Dearest Bradley Thomas Lidge,
You know what I want to discuss.
Let me preface this. I always have the Phaith. I believe we can battle back from 10-0 deficits. I believe Ryan Howard can avoid striking out for the 16th time in five innings. We can do it, always. What? Donovan McNabb won't throw that pass 15 yards short and straight into the grass, nor will he vomit on-field, on-screen in key situations. Randy Jones will have a good game, and if the heavens smile on us, maybe he'll make a few good hits, too! I am the definition of Phaith. If you didn't stay perfect last year, a few blown saves last and this wouldn't seem like the Apocalypse. Unfortunately, you've decided to lump all your failure into key moments of this season, and have blown games in the true Philadelphia way - ridiculous, comical, unfathomable ways. I almost never boo a player.
This was just a matter of time. Tonight, your team, the Phillies kicked off a three-game series against the Pittsburgh Pirates in da 'Burgh. (Pittsburgh seems to be a recurring theme on here, eh?) I live and breathe baseball, but 99% of the time I forget the Pirates even exist. It's as simple as that. Some team in Pittsburgh needs to suck, and it's not the Penguins or the Steelers, so the Buccos need to carry the suck for all three teams. As fantastic as he was, the Roberto Clemente days are long gone.
Tonight, after early scoring including two first-pitch homers from Jimmy Rollins, we looked like we were in good shape. Now, as any Philadelphia fan will tell you, no lead is ever safe. Nothing. Ever. No matter what sport. We expect to piss away leads, and when we don't, we're shocked. Soon the game was evened up, then the Pirates took the lead 3-2. After blowing some prime scoring opportunities, Carlos Ruiz doubled, followed by an RBI pinch double from former Cleveland Indian Ben Francisco, and that was followed by a strikeout from J-Roll (that's fine, he did enough tonight), and an RBI triple from Shane Victorino. If you're keeping score at home, kids, that's a 4-3 lead.
Which brings us to every Phillies fan's new current worst nightmare - YOU.

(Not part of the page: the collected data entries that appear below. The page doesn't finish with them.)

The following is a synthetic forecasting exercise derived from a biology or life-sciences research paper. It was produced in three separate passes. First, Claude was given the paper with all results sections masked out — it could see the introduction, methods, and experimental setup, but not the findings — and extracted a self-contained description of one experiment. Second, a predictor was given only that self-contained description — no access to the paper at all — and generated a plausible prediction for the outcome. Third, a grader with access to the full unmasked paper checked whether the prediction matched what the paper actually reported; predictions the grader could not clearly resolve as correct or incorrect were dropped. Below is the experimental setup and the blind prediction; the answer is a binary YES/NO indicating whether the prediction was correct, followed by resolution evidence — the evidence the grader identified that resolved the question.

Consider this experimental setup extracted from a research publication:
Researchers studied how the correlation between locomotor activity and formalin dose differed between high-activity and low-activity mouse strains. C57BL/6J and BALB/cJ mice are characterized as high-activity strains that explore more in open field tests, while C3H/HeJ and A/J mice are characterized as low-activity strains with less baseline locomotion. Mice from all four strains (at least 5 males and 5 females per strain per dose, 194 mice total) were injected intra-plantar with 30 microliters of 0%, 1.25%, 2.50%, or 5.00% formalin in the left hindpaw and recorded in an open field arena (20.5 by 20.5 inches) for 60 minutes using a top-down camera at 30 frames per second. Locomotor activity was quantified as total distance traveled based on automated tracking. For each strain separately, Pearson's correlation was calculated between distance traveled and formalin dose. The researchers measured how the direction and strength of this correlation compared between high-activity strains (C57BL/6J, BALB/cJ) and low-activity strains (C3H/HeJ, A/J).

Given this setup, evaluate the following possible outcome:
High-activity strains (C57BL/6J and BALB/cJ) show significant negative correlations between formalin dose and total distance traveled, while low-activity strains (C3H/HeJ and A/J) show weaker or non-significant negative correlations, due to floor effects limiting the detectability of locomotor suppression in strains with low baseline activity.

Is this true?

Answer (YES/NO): NO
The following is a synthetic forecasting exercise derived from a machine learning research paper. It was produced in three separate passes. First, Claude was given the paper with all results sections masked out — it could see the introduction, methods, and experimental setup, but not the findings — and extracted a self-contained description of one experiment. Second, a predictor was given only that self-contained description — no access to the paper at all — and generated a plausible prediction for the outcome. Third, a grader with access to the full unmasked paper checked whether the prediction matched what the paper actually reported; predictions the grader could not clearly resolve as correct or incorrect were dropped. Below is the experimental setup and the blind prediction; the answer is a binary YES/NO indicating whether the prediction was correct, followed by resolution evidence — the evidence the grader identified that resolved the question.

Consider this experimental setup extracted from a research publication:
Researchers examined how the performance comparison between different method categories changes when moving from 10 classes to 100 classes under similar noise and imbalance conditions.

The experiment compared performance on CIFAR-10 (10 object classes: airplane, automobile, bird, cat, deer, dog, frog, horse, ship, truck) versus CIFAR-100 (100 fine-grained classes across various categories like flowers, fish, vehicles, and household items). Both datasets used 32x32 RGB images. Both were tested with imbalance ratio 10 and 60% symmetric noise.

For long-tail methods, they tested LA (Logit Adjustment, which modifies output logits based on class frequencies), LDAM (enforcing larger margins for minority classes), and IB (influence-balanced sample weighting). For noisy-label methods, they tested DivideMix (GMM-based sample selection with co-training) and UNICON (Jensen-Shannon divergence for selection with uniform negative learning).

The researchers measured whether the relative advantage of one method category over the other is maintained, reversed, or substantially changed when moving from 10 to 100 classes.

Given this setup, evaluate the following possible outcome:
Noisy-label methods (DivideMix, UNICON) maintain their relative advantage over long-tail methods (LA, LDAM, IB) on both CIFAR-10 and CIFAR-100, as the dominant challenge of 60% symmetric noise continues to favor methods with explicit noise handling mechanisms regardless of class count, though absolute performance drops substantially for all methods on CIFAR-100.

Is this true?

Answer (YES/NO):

Brad, after tonight's diarrhea of a performance, I am happy I saved that $200 and didn't buy your jersey.
I understand you cannot win all 162 games. There will be insane finishes, good and bad. Every pitch is a turning point. That's what I love about this game. I can handle losses - there are always ups and downs. In the end, despite how much anyone loves it, it's just a game. The players go home, eat dinner, scratch their butts, and lay around like any normal person. (Except Cliff Lee. I believe he merely floats around, angelic.)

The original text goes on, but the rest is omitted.